Услышав о Соболевском, я готов был сорвать это имя с языка Дорбе. Едва сдерживал себя, не мог перебивать его. И дождался, чтобы внести и, свою лепту в нашу встречу.
— Письмо, которое нас с вами смутило, Пушкин писал в Москву, на Собачью Площадку. — Сказав это, я отметил в глазах своего собеседника напряжение и понял, на чем он споткнулся: — В названии «Площадки» нет ругательного смысла, — пояснил я, — там, в двух шагах от Арбата, вокруг, в переулочках, исстари жил артистический люд; и эта площадка москвичами старшего поколения считалась местом, Богом отмеченным.
Я рассказал Дорбе о том, как человек, который первый раз привел меня на Собачью Площадку, подвел меня к угловому дому, где еще недавно была керосиновая лавка, и сказал: «Снимите шляпу!

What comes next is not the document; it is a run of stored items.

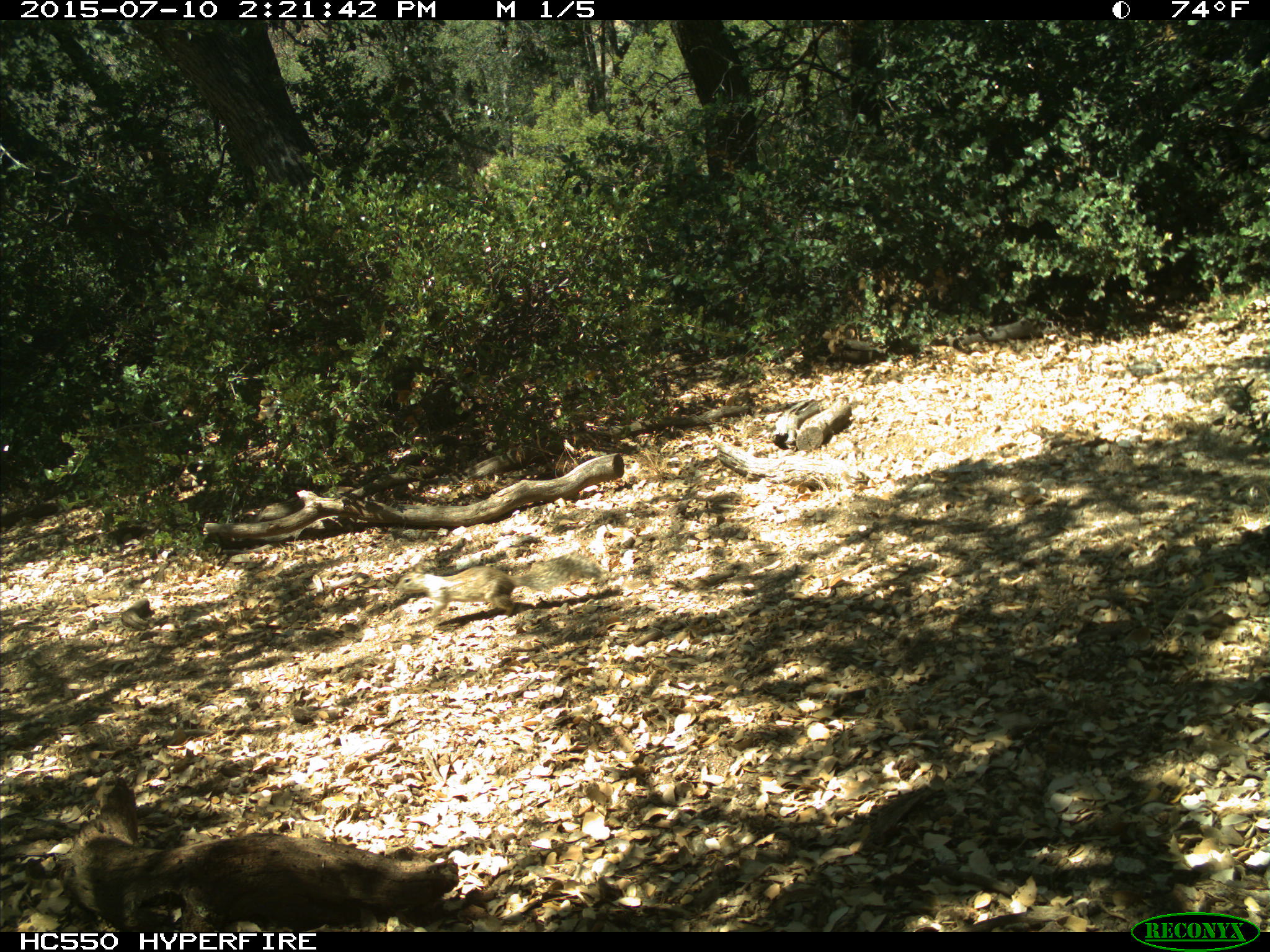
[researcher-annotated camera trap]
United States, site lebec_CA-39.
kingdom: Animalia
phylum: Chordata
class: Mammalia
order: Rodentia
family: Sciuridae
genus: Otospermophilus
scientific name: Otospermophilus beecheyi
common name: california ground squirrel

Здесь у Сергея Соболевского останавливался Пушкин». И я снял шляпу, хотя в то время не носил головного убора.
...Тихие приземистые дворы и между ними — дом библиофила и гурмана Соболевского, у которого не однажды и подолгу жил Александр Сергеевич Пушкин, а в доме напротив, по другую сторону площадки, у славянофила Хомякова он сближается с Погодиным; поэты, литераторы в роскошной говорильне до рассвета обсуждают первый номер журнала «Московские вести»; отсюда, из дома Соболевского, он навещает Вяземского, Нащокина, Веневитинова, ходит смотреть Щепкина, ходит позировать Тропинину или отправляется в салон Зинаиды Волконской... Здесь, у друга, он пишет главы «Онегина», читает в кругу друзей непросмотренного цензурой «Бориса Годунова»...

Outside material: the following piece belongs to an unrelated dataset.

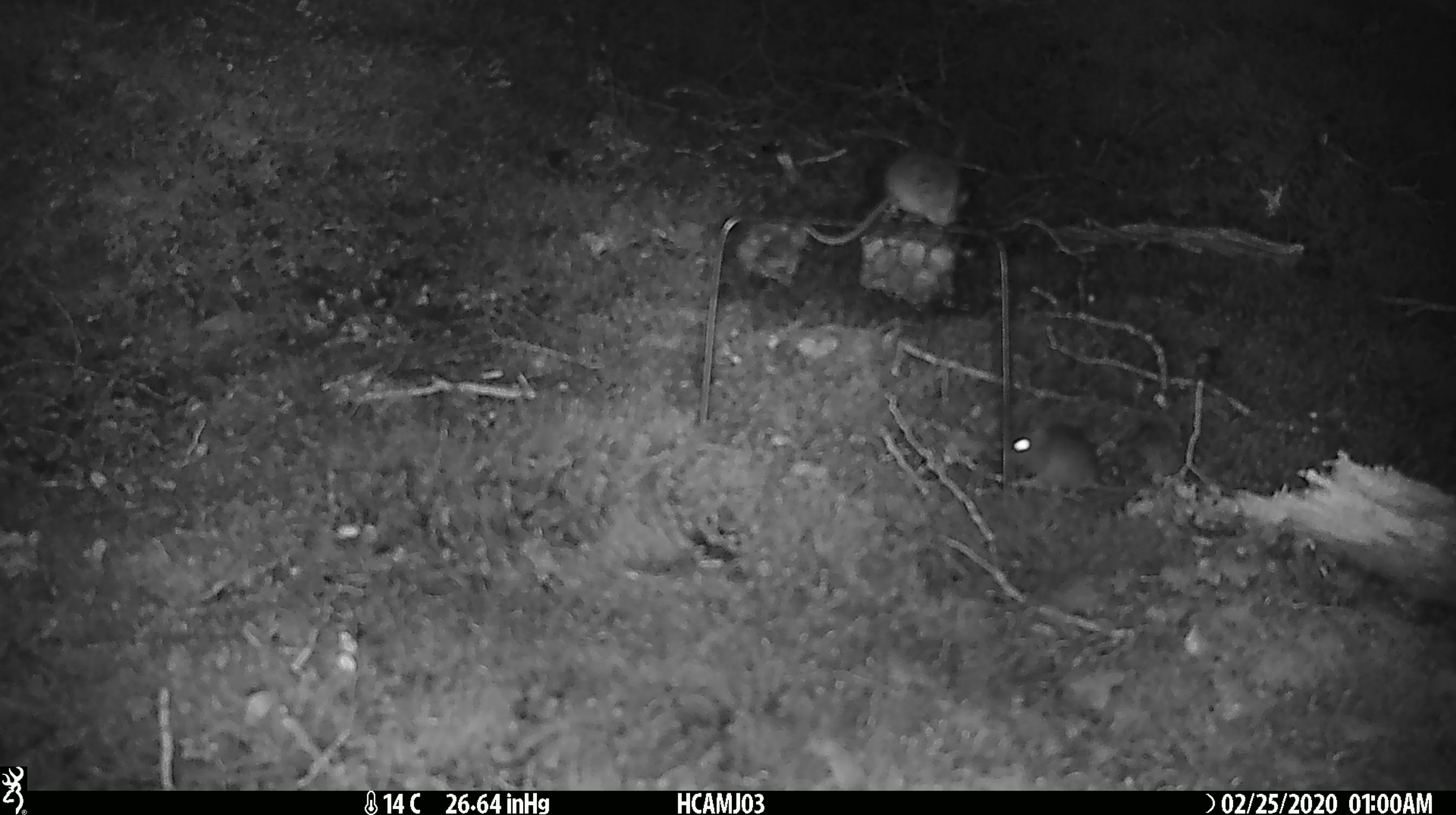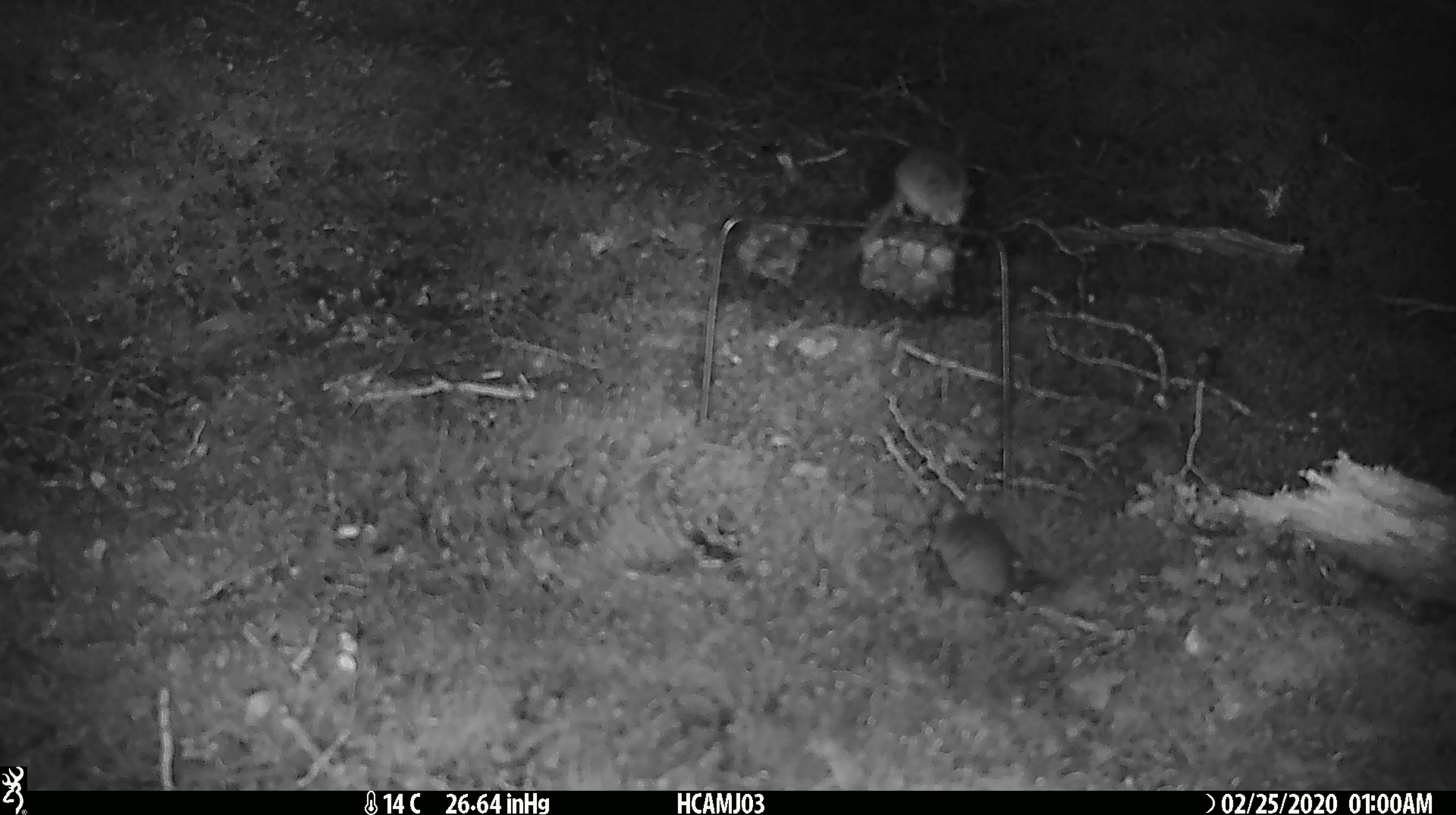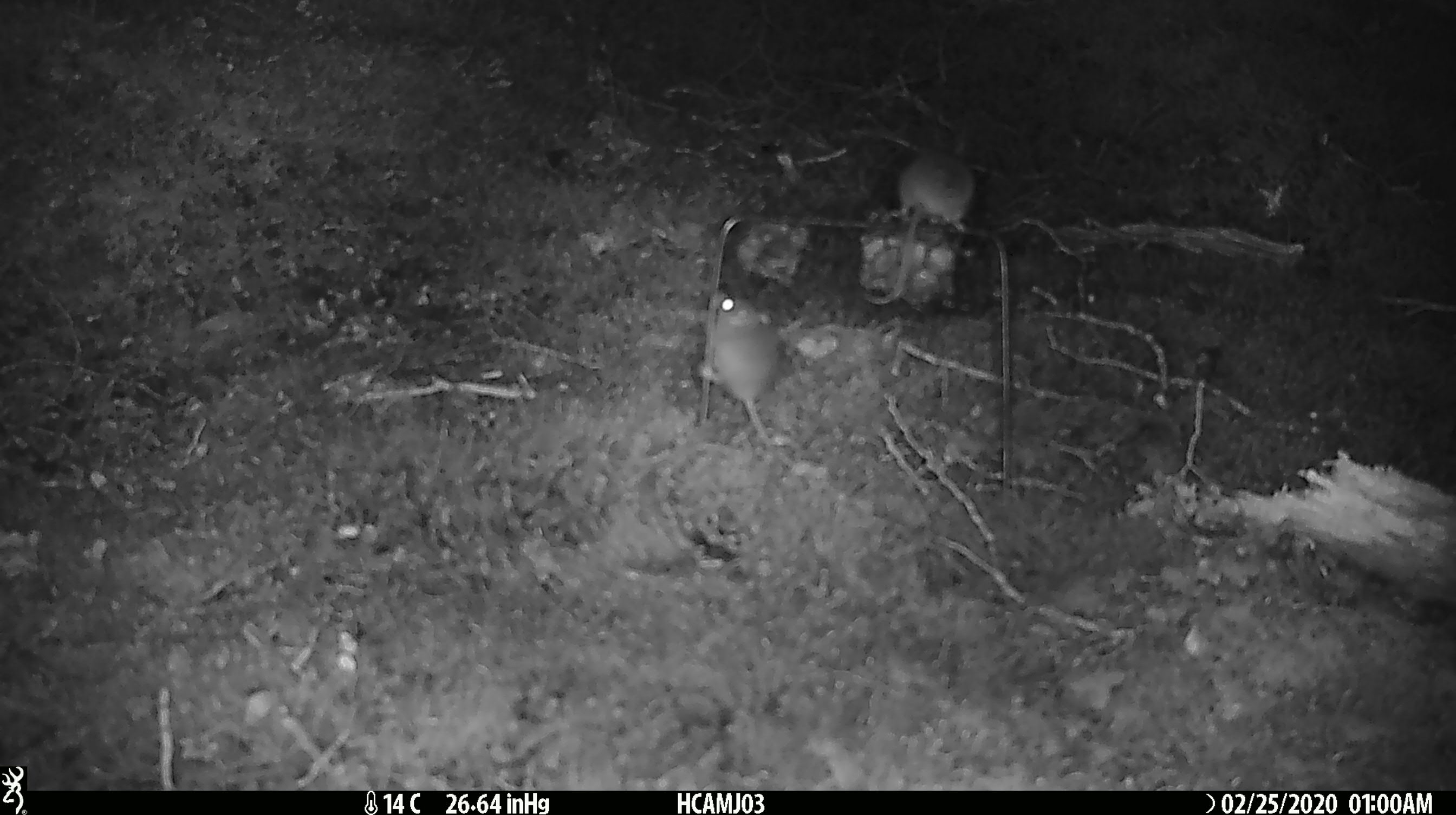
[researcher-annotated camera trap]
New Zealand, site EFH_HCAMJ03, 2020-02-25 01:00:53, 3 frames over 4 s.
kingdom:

Говоря, что я тоже жил здесь и из своего окна видел рядом флигель, где долгие годы прожила дочь Пушкина, Мария Александровна Гартунг, я очень старался выглядеть перед Дорбе скромнее и вынужден был признаться, что так и не воспользовался таким соседством, выпавшим на мою долю. Мне бы немного больше поинтересоваться... ну хотя бы той частью жизни Пушкина, которая была связана с ним здесь, и его окружением. Но нет... То кто-то позовет на улицу, то не так падают осенние листья, то в Москву приехала очередная знаменитость.

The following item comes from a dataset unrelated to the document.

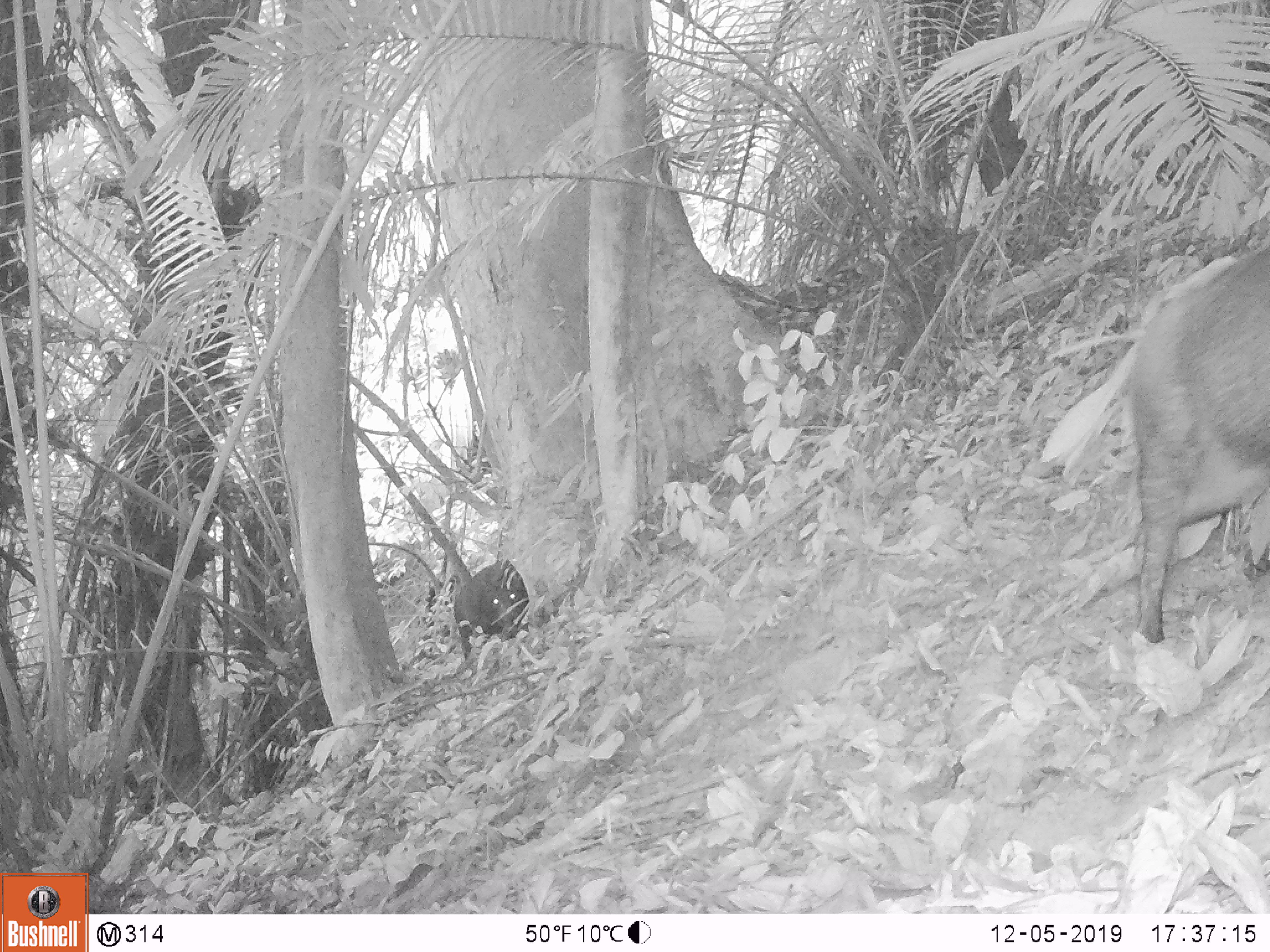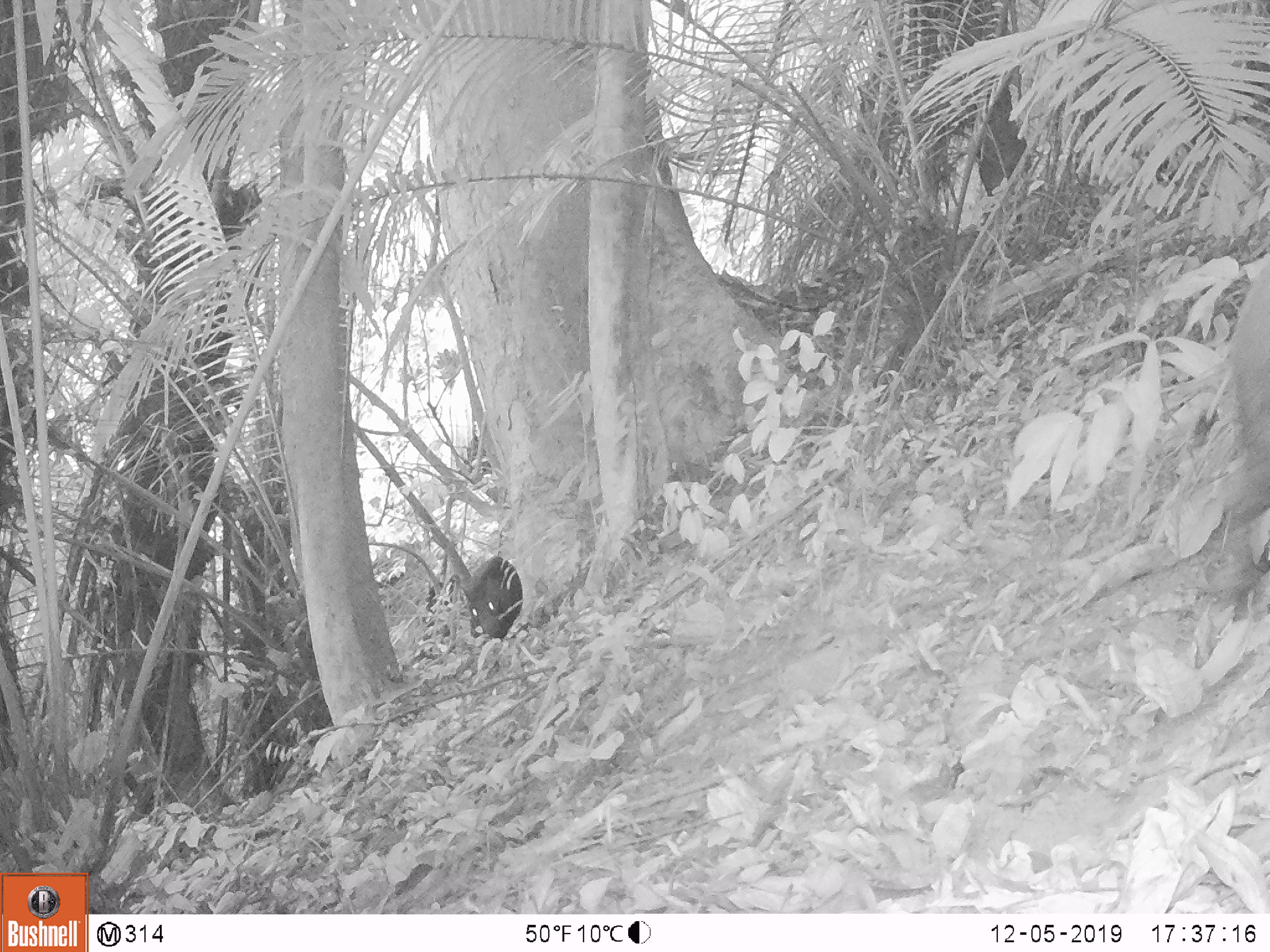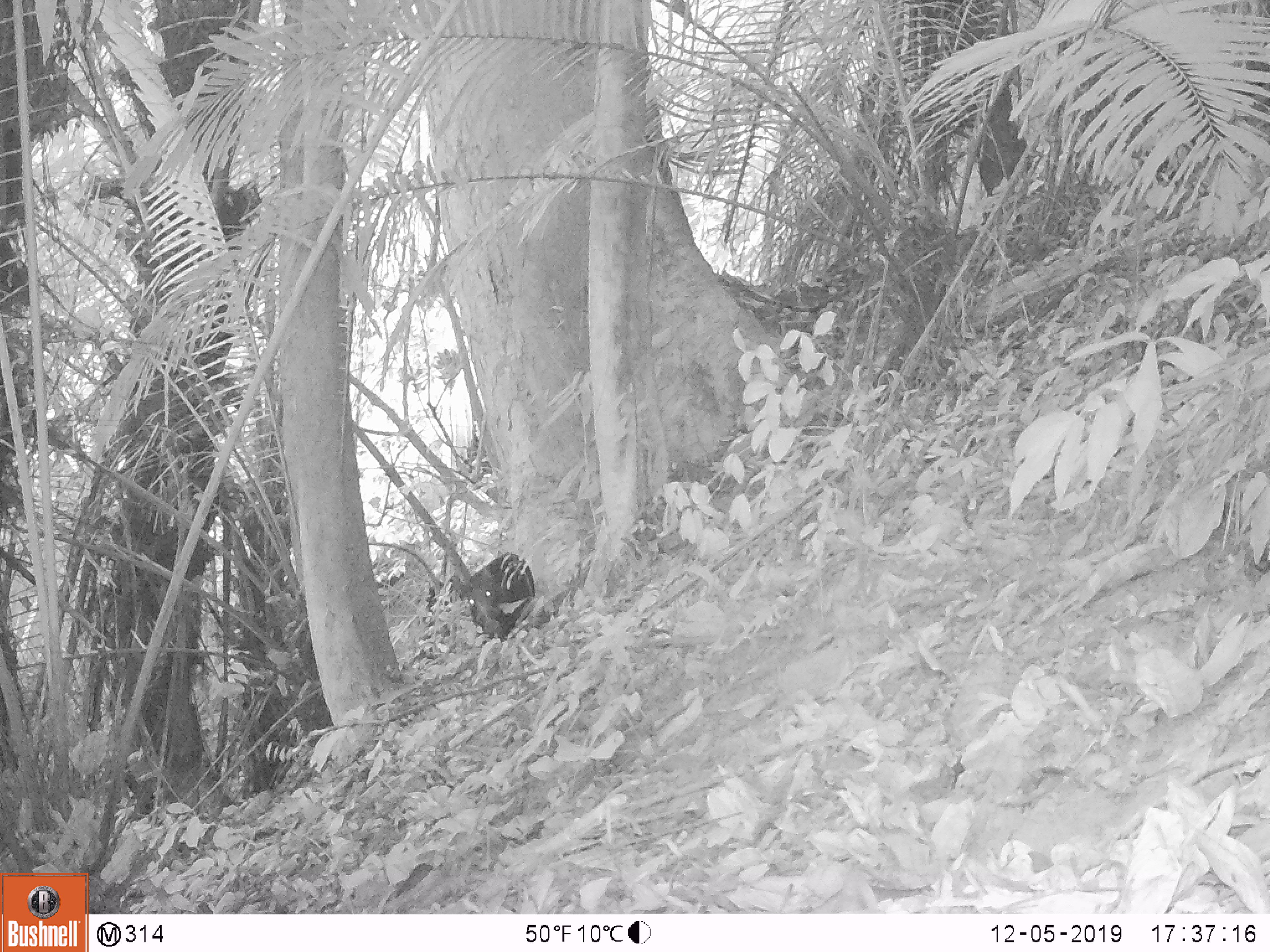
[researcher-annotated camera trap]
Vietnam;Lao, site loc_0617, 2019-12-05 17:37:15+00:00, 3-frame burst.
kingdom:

В какой-то момент мне показалось, что хозяин устал. Он встал, заходил.
— Послушайте-ка Моцарта, а я сделаю нам новый кофе. — Он долго пристраивал пластинку на проигрывателе, и когда возникла музыка, объявил: — Дивертисмент для двух маленьких оркестров. — Он ушел на кухню и оттуда уже подал голос: — Когда я читаю Пушкина, ставлю музыку Моцарта. Какую? Не имеет значения. Лишь бы тихо присутствовала. — Но, видимо, тут же о чем-то подумав, добавил: — Музыка не мешает... И потом Моцарт настолько неуловим, что не задерживается в моей памяти.
— Как вы думаете, — пришла мне в голову шальная мысль, — как вы думаете, что если бы Моцарт был современником Пушкина?
Ответа не последовало.
Дорбе появился с двумя чашками кофе, степенно расставил их на столе и бодро, улыбаясь глазами, сказал:
— Это было бы ужасно!
— Почему? — удивился я.
— Тогда не было бы «Моцарта и Сальери»...
Бой больших настенных часов напомнил мне, что завтра я уезжаю.
— Странно, — сказал я, — но все прекрасные встречи случаются именно тогда, когда твой поезд должен вот-вот тронуться.
— Но это же прекрасно, вспыхнул Дорбе. — Помните у Бунина в «Маленьком романе» случайную встречу мужчины и женщины. Случайная, короткая встреча, но осталась в памяти на всю жизнь... Да и у Пушкина эта тема мгновенных встреч часто повторяется. У нас есть антология Пушкина, я был составителем, и там есть одно стихотворение в моем переводе. — Дорбе встал, порылся в книгах, но не найдя, сказал: — Вы чувствуете, какой бы вопрос мы ни затронули, он разрастается... Как ария Дона Базилио!.. Кстати, об Италии. Ведь Пушкин так и не побывал в ней...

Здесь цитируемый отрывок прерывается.